La deuxième partie, Vietnam, nous raconte donc son expérience militaire, l'avant, l'après et même certaines conséquences sur la société américaine. On y voit ainsi des articles au sujet d'une convention de mercenaires, d'un rassemblement d'extrême-droite (néo-nazis, Kux Klux Klan...) tout autant que des récits centrés sur la guerre qui donne son nom à cette partie du livre, dont des chutes inexploitées de Sympathy. Il y a une large part d'introspection dans ces petits textes, Anderson interroge son rapport à sa propre expérience tout autant qu'il nous questionne sur notre vision des conflits. Les deux premiers textes sur les mercenaires et les activistes d'outre-droite font particulièrement froid dans le dos (on y voit notamment un gamin de douze ans armé et looké comme le Führer). Encore une fois, on s'en prend plein les dents et les conventions et le politiquement correct au sujet de la guerre sont totalement absents.

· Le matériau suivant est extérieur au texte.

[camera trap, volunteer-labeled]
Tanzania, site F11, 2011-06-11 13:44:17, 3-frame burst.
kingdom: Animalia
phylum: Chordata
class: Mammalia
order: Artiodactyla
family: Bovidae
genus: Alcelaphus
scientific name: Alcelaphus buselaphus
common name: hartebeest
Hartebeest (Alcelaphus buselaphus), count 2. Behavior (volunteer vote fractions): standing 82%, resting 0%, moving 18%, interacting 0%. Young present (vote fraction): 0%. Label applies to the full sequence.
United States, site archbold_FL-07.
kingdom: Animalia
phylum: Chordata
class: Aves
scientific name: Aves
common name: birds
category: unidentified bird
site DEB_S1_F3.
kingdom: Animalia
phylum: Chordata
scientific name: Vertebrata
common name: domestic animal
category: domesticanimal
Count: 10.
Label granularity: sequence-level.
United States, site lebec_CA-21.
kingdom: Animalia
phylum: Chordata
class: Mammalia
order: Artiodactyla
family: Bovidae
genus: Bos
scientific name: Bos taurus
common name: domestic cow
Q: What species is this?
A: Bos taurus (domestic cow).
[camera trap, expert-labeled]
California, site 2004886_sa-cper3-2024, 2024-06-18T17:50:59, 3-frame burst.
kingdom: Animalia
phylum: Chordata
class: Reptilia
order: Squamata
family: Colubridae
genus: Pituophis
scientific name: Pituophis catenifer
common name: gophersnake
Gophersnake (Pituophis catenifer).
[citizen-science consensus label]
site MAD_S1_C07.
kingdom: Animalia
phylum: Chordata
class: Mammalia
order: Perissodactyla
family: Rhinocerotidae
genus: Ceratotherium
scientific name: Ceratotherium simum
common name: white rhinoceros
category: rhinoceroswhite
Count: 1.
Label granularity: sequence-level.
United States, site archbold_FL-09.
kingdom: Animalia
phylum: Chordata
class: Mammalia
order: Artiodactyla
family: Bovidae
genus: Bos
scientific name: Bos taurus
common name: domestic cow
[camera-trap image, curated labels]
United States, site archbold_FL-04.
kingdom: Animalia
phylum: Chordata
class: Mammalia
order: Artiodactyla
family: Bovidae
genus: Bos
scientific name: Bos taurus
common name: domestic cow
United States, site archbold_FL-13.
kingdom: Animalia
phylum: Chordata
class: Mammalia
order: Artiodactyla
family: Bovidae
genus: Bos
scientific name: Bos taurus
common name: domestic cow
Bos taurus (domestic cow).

Nous voici donc dans le dernier tiers de l'ouvrage: Loi et Hors-là-loi. Là encore, divers écrits. Un article sur le fameux rassemblement annuel des bikers à Sturgis (prétexte pour se rendre au cimetière militaire local), une préface à Trips (un livre sur la drogue...) des textes sur sa vie quotidienne de policier et un témoignage de son travail à Hollywood aux côtés de John Milius (réalisateur de Conan le Barbare, scénariste d'Apocalypse Now et Dirty Harry...). Oui, vous avez bien lu...Bref, encore une fois, de la noirceur et de la brutalité, mais le contexte change, les villes et les studios de cinéma remplacent la jungle et les décors naturels et la menace est domestique, omniprésente. C'est du moins l'impression qui s'en dégage.

John Milius sur le tournage de Conan le Barbare (1982)


Il s'agit d'un ouvrage bien plus dense qu'il n'y paraît de prime abord, ses 330 pages étant particulièrement riches en situations extrêmes et en punchlines surréalistes: ''La mort se baladait dans la maison. Par curiosité, c'est tout'', j'y étais de nouveau [au sujet du Vietnam] et je me devais de ramener des histoires.... On y trouvera une écriture exigeante, au service d'une vision honnête, sincère du monde, quitte à en devenir brutale...Car c'est l'objectif de l'auteur qui se présente ainsi: ''Je ne suis qu'un passager parmi d'autres,à la seule différence que moi j'ai les mots pour l'écrire. C'est mon boulot''. Le côté fragmentaire et instantané des textes nous donne l'impression de fair eun tour dans la tête de l'auteur, ce qui rend le livre encore plus prenant et immersif. Un grand livre sur la monstruosité humaine et comment on doit lutter constamment pour s'en préserver.